A vast majority of the plantations throughout Barbados had grinding mills which were used in the capacity of extracting and processing cane juice. Sugar was then dispatched to Britain to be refined together with molasses and rum. By the nineteenth (19th) century, the island of Barbados had just over ten (10) Sugar Factories where cane was harvested manually and subsequently loaded for transportation to sugar factories. The sugar industry in Barbados has evolved over the years as it has since become fully mechanical with the latest in technology.
The Sugar Grinding Process in Barbados
Making sugar requires several stages. The cans are ground to extract the juice, leaving behind the fibrous residue called bagasse, a valuable fuel and mulch. The juice is clarified with slaked lime and the resulting precipitate, termed 'mud', is washed on filters to recover any residual sugar. This filtrate and the clarified juice are concentrated by boiling and traditionally the boiling was done in large, open metal vessels called tayches. Eventually, the thick syrup produced was left to cool, causing much of it to crystallise. The resulting 'wet sugar' was then placed in wooden pr pottery containers where most of the uncrystallised liquid would drain off as molasses (which would then be used in the manufacture of RUM), leaving a dark muscovado sugar which was still quite moist. The open tayche method could still be seen in Barbados in the early twentieth century (particularly in small factories which specialised in the production of 'fancy molasses' for the North American market), but it gave way to more sophisticated methods developed in the nineteenth century which still form the basis of modern practice. In these, the syrup (now a 60% sucrose solution) is further boiled in closed vacuum pans and the sugar crystallised out and separated from the molasses by centrifugation. (Guyanese pan boilers were the masters of this, maximising sugar recovery from the final molasses, and in the first half of the last century they would be brought to the island each crop season.) This is a much more efficient process, which extracts a higher proportion of sugar from the syrup and produces a dry crystalline sugar ('yellow crystal'). Most of this is refined overseas to produce the 'white sugar' or 'granulated sugar' which is the most popular form in many markets. In the past, specialty syrups like sling were produced, especially for export, in small factories like that at Frere Pilgrim. Sling was a syrup to which acid was added during the manufacture to 'invert' some of the sucrose to its constituent sugars, glucose and fructose. Another specialty product no longer made is the dark pan sugar which formed as a hard coating on the paddles and interiors of the oscillators used in the now obsolete muscavado process.

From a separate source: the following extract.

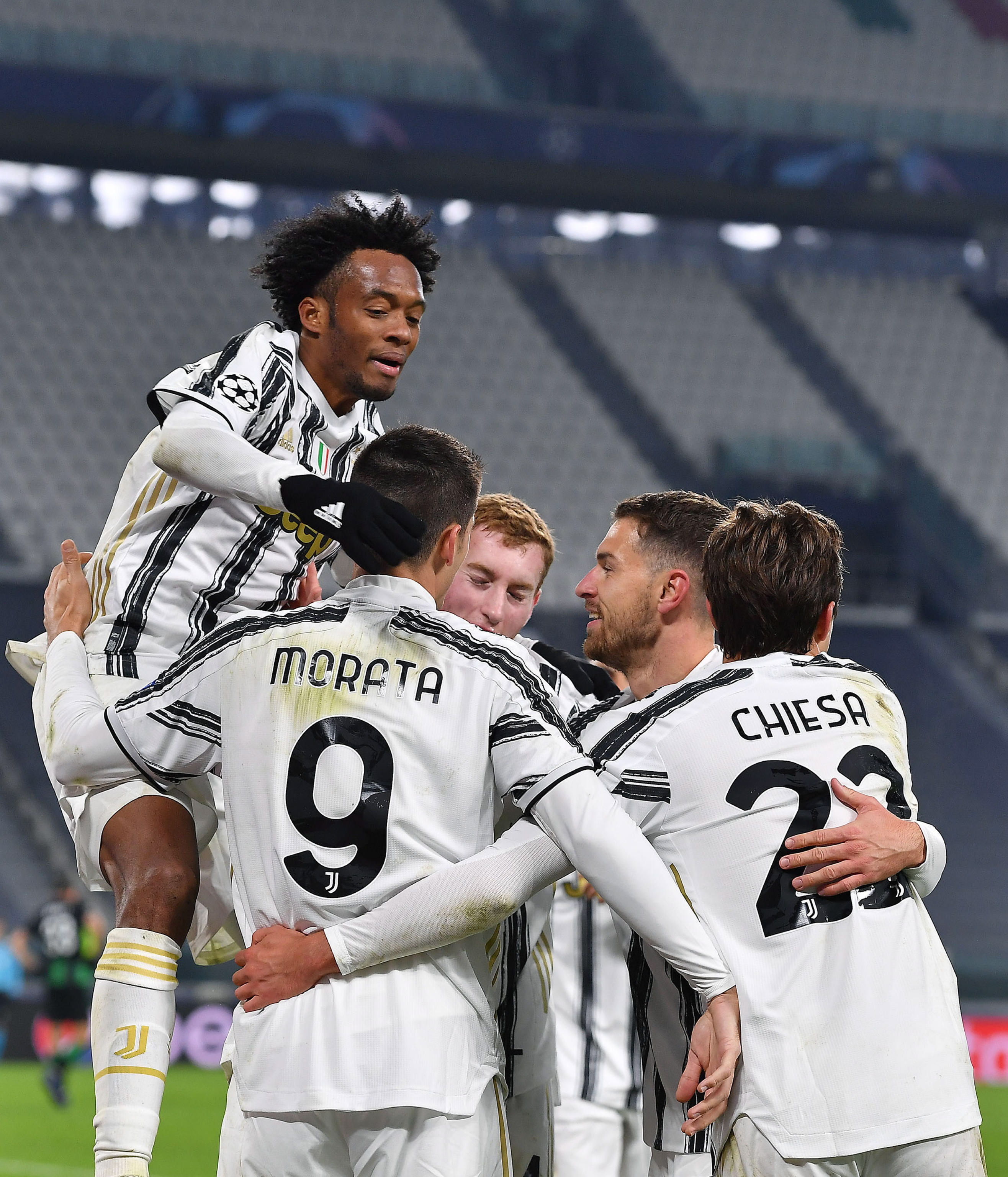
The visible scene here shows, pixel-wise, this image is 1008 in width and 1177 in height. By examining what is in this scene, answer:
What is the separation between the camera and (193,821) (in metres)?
3.29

The above information on the Sugar Grinding Process in Barbados was extracted from A-Z of Barbados Heritage.
Reduction in the Sugar Industry
The sugar industry in Barbados sustained a blow when the cost of sugar production on the island escalated and the price of sugar on the international market plummeted. This unfortunate fall-off, caused a dwindling effect in the sugar industry and consequently the closure of numerous sugar factories.
To date, Barbados has two (2) sugar factories on the island. There are Portvale Sugar Factory in the parish of St. James and Andrews Sugar Factory in the parish of St. Joseph.